The suits allege that Nutri/System knew of the link between rapid weight loss and gall bladder disease and that the company should have labelled its pre-packaged meals with warnings.
"Basically what is involved here is that the weight loss is so rapid that the body cannot properly adjust, and the first thing that is affected is the gall bladder," said Paul D. Bekman, the lawyer for Ms. Burl-Marine and Mr. Marshall.
"In each of the cases, the people had extreme trouble," Mr. Bekman said. "There was no physician monitoring, no medical evaluation of any kind. You have lay people saying, 'How much weight you want to lose? You want to lose 49 pounds in 40 days? OK.' "
But officials and lawyers for Nutri/System deny accusations of negligence and any link between their program and gall bladder disease.
They noted that to date there have been no verdicts against the company and that 18 cases already have been dismissed.
"The action by these lawyers is designed to be calculated sensationalism. Their strategy has consistently been to try cases in the media, instead of the courts," said Kathleen A. Maylath, manager of media relations for Nutri/System Inc.
"Studies, including one in 1989 involving 88,000 women, show that obesity is a major cause of gall bladder disease," Ms. Maylath said in a prepared statement.
"No reliable scientific or medical evidence has demonstrated that a Nutri/System weight-loss program causes gall bladder disease."
Ms. Burl-Marine claims her trouble began within weeks of going to the Nutri/System Weight Loss Center at 1238 Putty Hill Avenue in February 1990.
"She ended up losing 20 pounds before she started having problems," Mr. Bekman said.
After the weight loss, he said, she had recurring attacks of nausea and pain that were so extreme that her doctor, who had diagnosed a gall bladder problem, prescribed a pain killer.
But the problems continued, and she ended up at St. Joseph's emergency room in May 1990.
She was admitted for several days and referred to a surgeon who removed her gall bladder a short time later at the University Medical Center, the lawyer said.
Mr. Marshall's case was filed Sept. 9 in U.S. District Court after being filed initially in Baltimore Circuit Court. Like Ms. Burl-Marine, he is seeking $20 million -- $12 million in damages from both the corporation and local center and $8 million in punitive damages.
According to his lawyer, Mr. Marshall lost nearly 80 pounds between September 1987 and January 1988 while attending a Nutri/System Weight Loss Center at 1700 Reisterstown Road in Pikesville.
"He lost 49 pounds in 40 days, and they encouraged him to sign up for more," Mr. Bekman said.

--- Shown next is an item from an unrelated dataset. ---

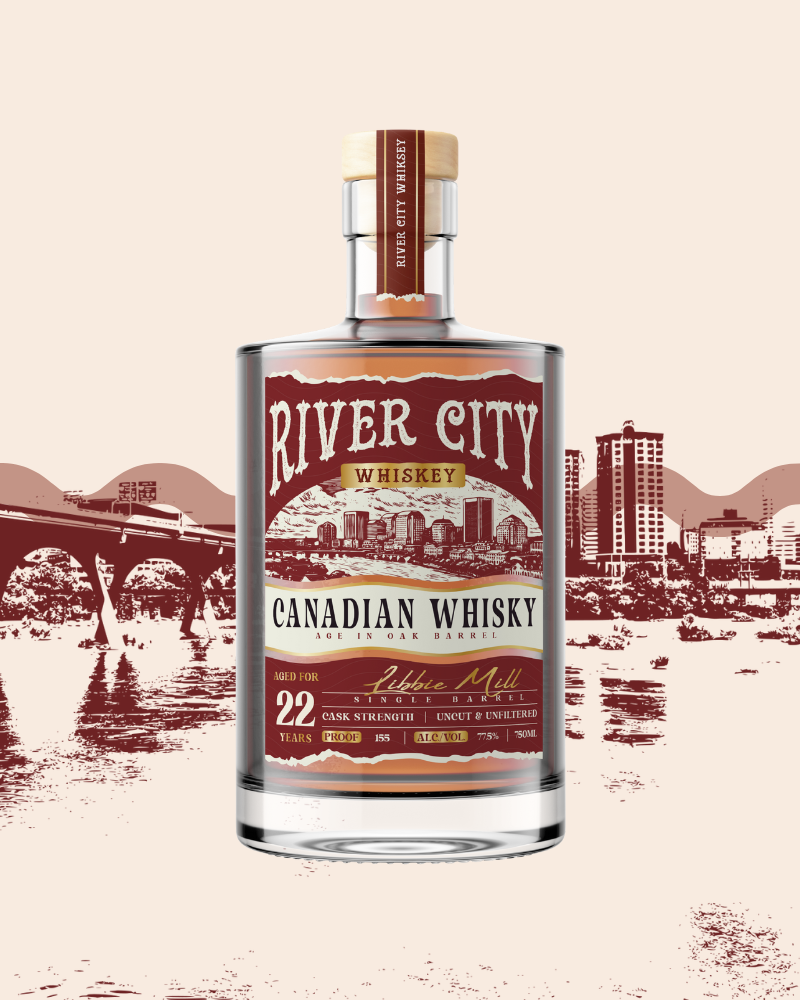 Libbie Mill 22yr Canadian Whisky Single Barrel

"He lost 20 more pounds in 30 days, and then 10 more pounds in another 30 days."
Mr. Marshall's abdominal problem surfaced in July 1988, and he consulted a physician shortly afterward, Mr. Bekman said. A series of tests revealed that he had gall bladder problems and was given medication, but the problem persisted.
Finally, Mr. Bekman said, Mr. Marshall's gall bladder was removed in March 1989 at St. Joseph Hospital.
"There are a significant number of cases against Nutri/Systems for this very type of problem," the lawyer said.
But Ms. Maylath, the Nutri/System spokeswoman, said that in the first Louisiana case against the company, a federal judge ruled in favor of Nutri/System, finding that the plaintiff did not prove that the program caused her gall bladder disease.
"This is a win on the facts," she said.
"Again, certain lawyers continue to victimize innocent people who may have a health problem related to overweight or obesity," Ms. Maylath said.
"Our concern has been and continues to be for the care and well-being of our clients, who need sound and effective weight-loss programs," she said.